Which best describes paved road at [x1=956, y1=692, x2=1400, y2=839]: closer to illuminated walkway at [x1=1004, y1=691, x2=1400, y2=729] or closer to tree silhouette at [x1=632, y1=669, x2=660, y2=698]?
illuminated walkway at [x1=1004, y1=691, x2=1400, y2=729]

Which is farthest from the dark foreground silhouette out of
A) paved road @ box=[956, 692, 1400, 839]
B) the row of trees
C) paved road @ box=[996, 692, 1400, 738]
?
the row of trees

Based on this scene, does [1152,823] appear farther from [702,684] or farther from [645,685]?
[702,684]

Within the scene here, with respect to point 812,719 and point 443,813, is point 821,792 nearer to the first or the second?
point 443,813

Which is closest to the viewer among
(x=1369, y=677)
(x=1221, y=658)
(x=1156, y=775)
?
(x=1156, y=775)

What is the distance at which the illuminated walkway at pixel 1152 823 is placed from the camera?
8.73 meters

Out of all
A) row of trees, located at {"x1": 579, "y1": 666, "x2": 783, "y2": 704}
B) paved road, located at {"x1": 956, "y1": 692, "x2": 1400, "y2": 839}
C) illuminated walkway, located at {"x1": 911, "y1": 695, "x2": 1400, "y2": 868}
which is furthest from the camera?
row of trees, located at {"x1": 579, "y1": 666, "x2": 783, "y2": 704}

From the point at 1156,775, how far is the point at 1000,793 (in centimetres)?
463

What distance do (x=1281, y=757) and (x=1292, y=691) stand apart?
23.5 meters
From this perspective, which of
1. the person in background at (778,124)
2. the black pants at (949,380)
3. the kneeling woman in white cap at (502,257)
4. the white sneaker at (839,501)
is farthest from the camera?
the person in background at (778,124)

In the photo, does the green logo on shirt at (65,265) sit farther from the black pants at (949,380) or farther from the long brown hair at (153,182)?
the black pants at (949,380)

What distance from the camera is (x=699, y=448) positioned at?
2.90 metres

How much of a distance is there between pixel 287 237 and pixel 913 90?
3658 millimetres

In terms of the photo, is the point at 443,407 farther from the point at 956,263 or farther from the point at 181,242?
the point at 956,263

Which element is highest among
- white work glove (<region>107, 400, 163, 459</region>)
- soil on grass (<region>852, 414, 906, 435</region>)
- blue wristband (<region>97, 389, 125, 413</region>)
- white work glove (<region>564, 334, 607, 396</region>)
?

***

### What this task involves
Please put every line of the data above into a JSON list of strings, one string per line, leaving out the blank lines.

### Completed exercise
[
  "Which best describes paved road at [x1=956, y1=692, x2=1400, y2=839]: closer to illuminated walkway at [x1=1004, y1=691, x2=1400, y2=729] or closer to tree silhouette at [x1=632, y1=669, x2=660, y2=698]?",
  "illuminated walkway at [x1=1004, y1=691, x2=1400, y2=729]",
  "Which is farthest from the dark foreground silhouette out of",
  "A) paved road @ box=[956, 692, 1400, 839]",
  "B) the row of trees",
  "C) paved road @ box=[996, 692, 1400, 738]",
  "?",
  "the row of trees",
  "Based on this scene, does [1152,823] appear farther from [702,684] or farther from [645,685]?",
  "[702,684]",
  "Within the scene here, with respect to point 812,719 and point 443,813, is point 821,792 nearer to the first or the second?",
  "point 443,813",
  "Which is closest to the viewer among",
  "(x=1369, y=677)",
  "(x=1221, y=658)",
  "(x=1156, y=775)",
  "?",
  "(x=1156, y=775)",
  "What is the distance at which the illuminated walkway at pixel 1152 823 is placed from the camera?",
  "8.73 meters",
  "Out of all",
  "A) row of trees, located at {\"x1\": 579, \"y1\": 666, \"x2\": 783, \"y2\": 704}",
  "B) paved road, located at {\"x1\": 956, \"y1\": 692, \"x2\": 1400, \"y2\": 839}",
  "C) illuminated walkway, located at {\"x1\": 911, \"y1\": 695, \"x2\": 1400, \"y2\": 868}",
  "which is furthest from the camera?",
  "row of trees, located at {\"x1\": 579, \"y1\": 666, \"x2\": 783, \"y2\": 704}",
  "From the point at 1156,775, how far is the point at 1000,793 (in centimetres)?",
  "463",
  "What distance do (x=1281, y=757) and (x=1292, y=691) stand apart?",
  "23.5 meters",
  "From this perspective, which of",
  "1. the person in background at (778,124)",
  "2. the black pants at (949,380)",
  "3. the kneeling woman in white cap at (502,257)",
  "4. the white sneaker at (839,501)",
  "is farthest from the camera?",
  "the person in background at (778,124)",
  "In the photo, does the green logo on shirt at (65,265) sit farther from the black pants at (949,380) or farther from the long brown hair at (153,182)?",
  "the black pants at (949,380)",
  "What distance from the camera is (x=699, y=448) positioned at?",
  "2.90 metres",
  "How much of a distance is there between pixel 287 237 and pixel 913 90?",
  "3658 millimetres",
  "In terms of the photo, is the point at 443,407 farther from the point at 956,263 or farther from the point at 181,242?",
  "the point at 956,263",
  "Which element is highest among",
  "- white work glove (<region>107, 400, 163, 459</region>)",
  "- soil on grass (<region>852, 414, 906, 435</region>)",
  "- blue wristband (<region>97, 389, 125, 413</region>)",
  "- white work glove (<region>564, 334, 607, 396</region>)",
  "?"
]